Além disso, as democracias tendem a ser mais amantes da paz porque suas decisões sobre as grandes questões da política externa são adotadas depois da consulta aos cidadãos. Os regimes totalitários (...) são, por natureza, belicistas porque se escoram nas armas (...) e o poder, quando não é contrabalançado pela opinião pública, é opressivo no plano interno e expansivo, no externo (OESP, 01/12/1982).
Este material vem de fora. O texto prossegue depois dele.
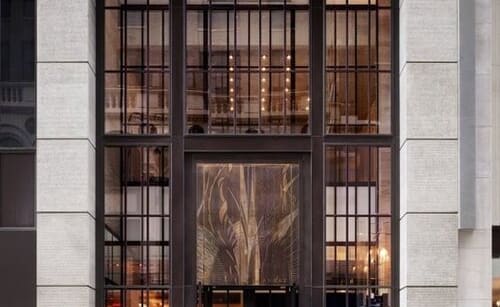a tall building with a large window and a door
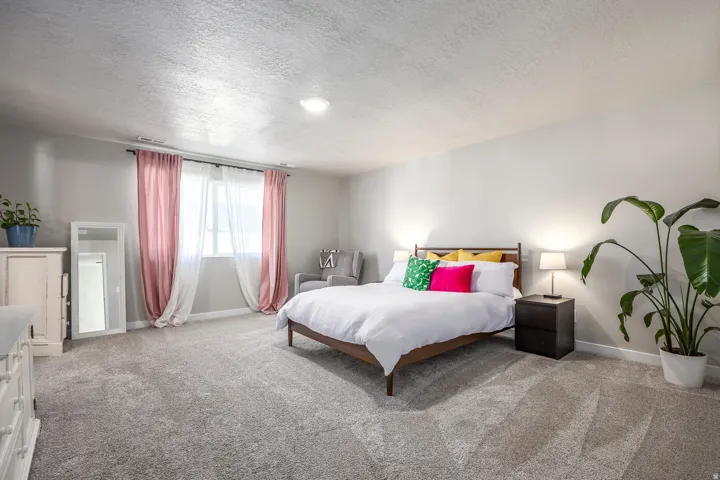 Window with sheer and colored drapes, light gray carpet, and light gray walls
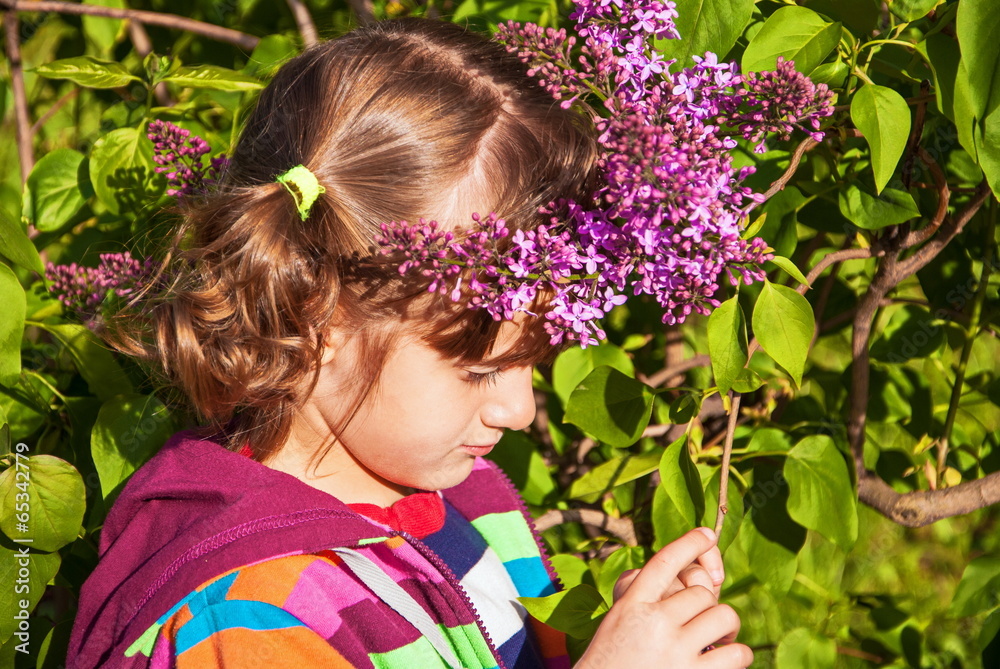 Little sad girl in the garden of lilac bushes Little sad girl in the garden of lilac bushes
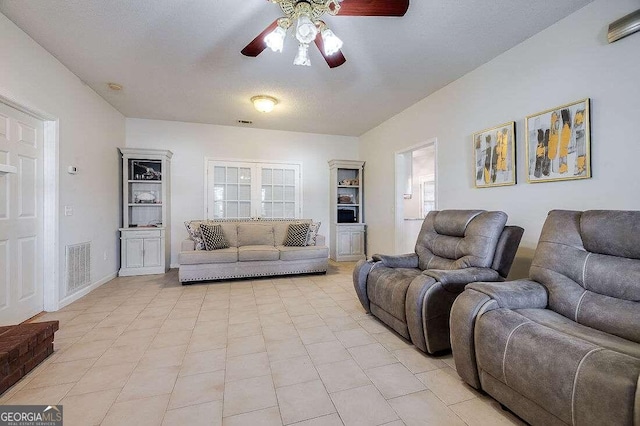 living room featuring ceiling fan, a textured ceiling, and light tile patterned floors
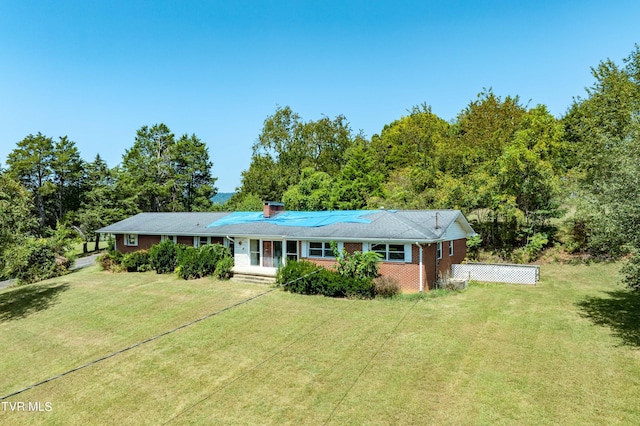 ranch-style home featuring a front yard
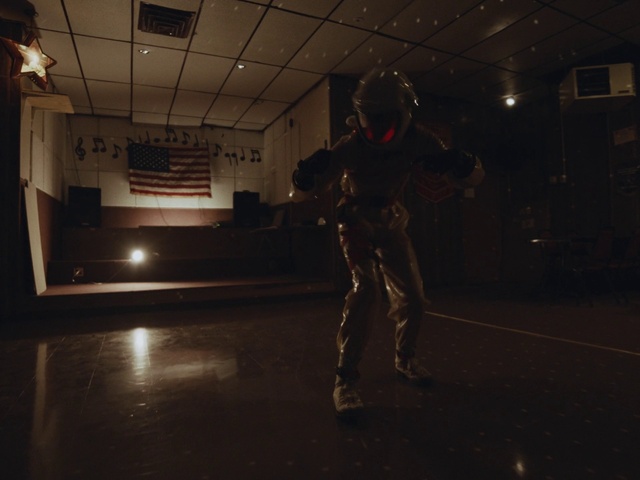 Video Reference: Flash photography, Floor, Flooring, Helmet, Military person, Entertainment, Darkness, Event, Art, Boot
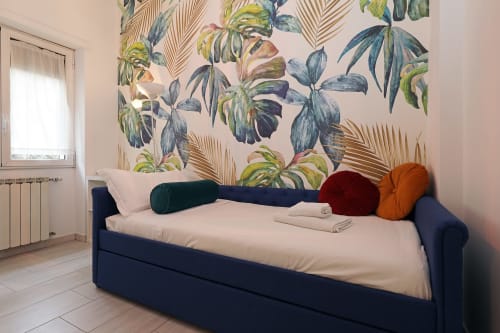 Letto navy con biancheria color crema nell'appartamento Re di Roma a Roma, sfondo con carta da parati botanica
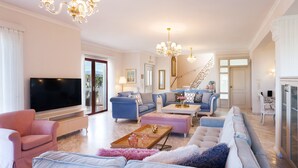 A spacious living room with a large flat-screen TV, a blue sofa set, a pink armchair, and a staircase leading to another level. - Villa Vanelia Mare - Guest Favorite Elegant Stay! Authentic Greek Hospitality! (Χανιά)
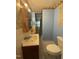 Compact bathroom with blue walls, vanity, and standard fixtures at 5138 Nc 56, Franklinton, NC 27525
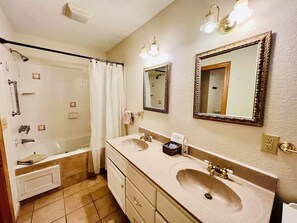 Baño con dos lavamanos, ducha y bañera. Hay dos espejos y un perchero para toallas.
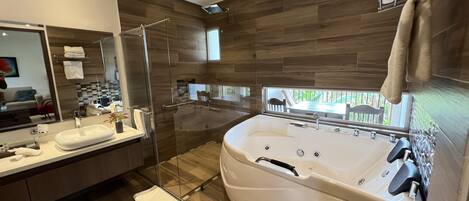 A modern bathroom with a large bathtub, a glass shower enclosure, and a vanity with a mirror.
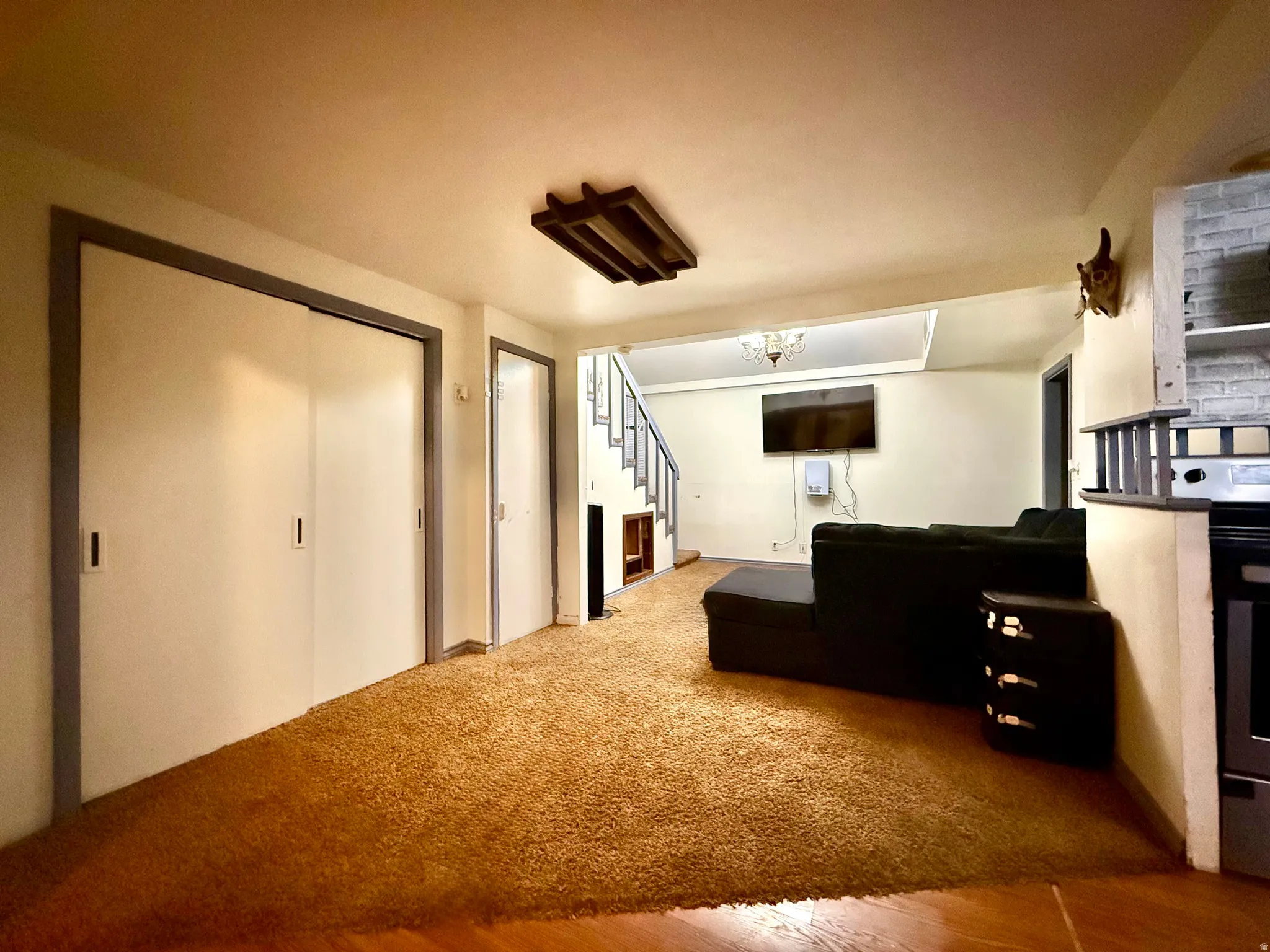 Carpeted floor with wood-finish flooring, built-in shelving, and a prominent staircase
Enfim, o processo de “abertura” contribuiu para o encerramento definitivo da divergência suscitada pelo Governo Carter em torno dos direitos humanos, que tanto irritou não apenas Geisel e os militares, mas também outros setores da sociedade, que julgaram tal interferência indevida, como se atestou, nesta pesquisa, por meio das inúmeras referências que a imprensa fez ao atrito ao longo de vários anos. Há que se ressaltar, porém, que a política externa de Reagan não preconizava a mesma ênfase do governo anterior na questão dos direitos humanos, uma vez que o confronto bipolar, por ele realimentado, não aconselhava tal preciosismo. Se, para deter movimentos revolucionários ou reformistas - como aqueles que ocorriam na América Central - fosse necessário se aliar a governos autoritários, como foi feito com o governo militar argentino para obter apoio naquela região, esse seria um efeito colateral tolerado. A opção norte-americana de apoiar decididamente os processos de transição democrática na América Latina só se verificou efetivamente quando a “ameaça comunista” se dissipou, com o fim da Guerra Fria, na segunda metade da década.

5 Essa teoria, associada aos liberais, sobretudo à vertente idealista de Wilson, mas cujas origens podem ser encontradas em Kant, afirma que os regimes democráticos raramente fazem guerra entre si, enquanto que os regimes autoritários, até por se caracterizarem por decisões centralizadas e se apoiarem, não raro, em exércitos, são mais inclinados à guerra. A esse respeito ver: BROWN, Michael E. et alii (ed.). Debating democratic peace. Washington: Library of Congress, 1996.